PnP – Noozle Head

This picture (above) show the PnP Nozzle head. (1) A Nuki 506 Noozle, but I have several noozles. (2) A noozle holder. (3) A Nema8 hallow shaft Stepper and (4) And adapter for rotating hallow shaft to vacum tube. These are some of the most expensive parts of the PnP design. I have received 501 Nozzle that is designed for 0201 components, so we will see how far off we are in mechanical accuracy.

This picture is the entire Z gantry lacking belt and camera. I had to repair one of the adjustment bolts as it did not hold and you don’t need much insight into mechanics to understand that this would be better as metal parts. But, they cost me ca 10.- USD and 30 hours in printing, so they will have to do as a start.

I have 3 cameraes and multiple lenses. I initially assumed that an expensive, high resolution camera would be better, but recommendation is to use 720P cameraes. The algorithm only focus on recognizing position and some parts and higher resolution will make the machine slower (need more time to compute).

These 3-Way peunmatic solenoids was cheap, so I ordered a 6V and a 12V. The 12V is the right size for the job and tubes. These are both small and cheap.

PnP/PLC – Control System

This is an early draft of a new, scalable control system for the PnP and later CNC machines. It is based on my own PLC system. I will re-use an older 3D Print control system or even get a OpenPnP control system in the first place, but I want to replace it with my own a bit down the road simply because of scalability and because this is an excellent test case. Using a modular PLC will in most cases never compete with a all-in-one control system in cost, but it offers doers an option to plug & play and make their own systems without digging into complex electronics and firmware as part of the prototyping.

CAN is a much better IPC than RS485 on machinery because you can have multiple nodes that communicate simultaneously as one system. The design here is to use a Raspberry PI with Displays, Keyboard and Mouse as a top-side for the PnP. The Raspberry PI Module will interface Raspberry PI to the internal CAN.

• Supplied material:
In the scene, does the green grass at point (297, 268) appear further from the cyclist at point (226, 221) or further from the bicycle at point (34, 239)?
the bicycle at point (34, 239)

• Stated exercise A:
Please write out the passage of the PnP build notes that begins with the words "This is an early" and ends after "of the prototyping.".
• Stated exercise B:
Translate this sentence from the PnP build notes into Spanish: "CAN is a much better IPC than RS485 on machinery because you can have multiple nodes that communicate simultaneously as one system."
• Stated exercise C:
In the PnP build notes, which camera resolution is recommended?
The data after the PnP build notes is separate material.

• Final result A:
This is an early draft of a new, scalable control system for the PnP and later CNC machines. It is based on my own PLC system. I will re-use an older 3D Print control system or even get a OpenPnP control system in the first place, but I want to replace it with my own a bit down the road simply because of scalability and because this is an excellent test case. Using a modular PLC will in most cases never compete with a all-in-one control system in cost, but it offers doers an option to plug & play and make their own systems without digging into complex electronics and firmware as part of the prototyping.

• Final result B:
CAN es un IPC mucho mejor que RS485 en maquinaria porque se pueden tener varios nodos que se comunican simultáneamente como un solo sistema.

• Final result C:
720P.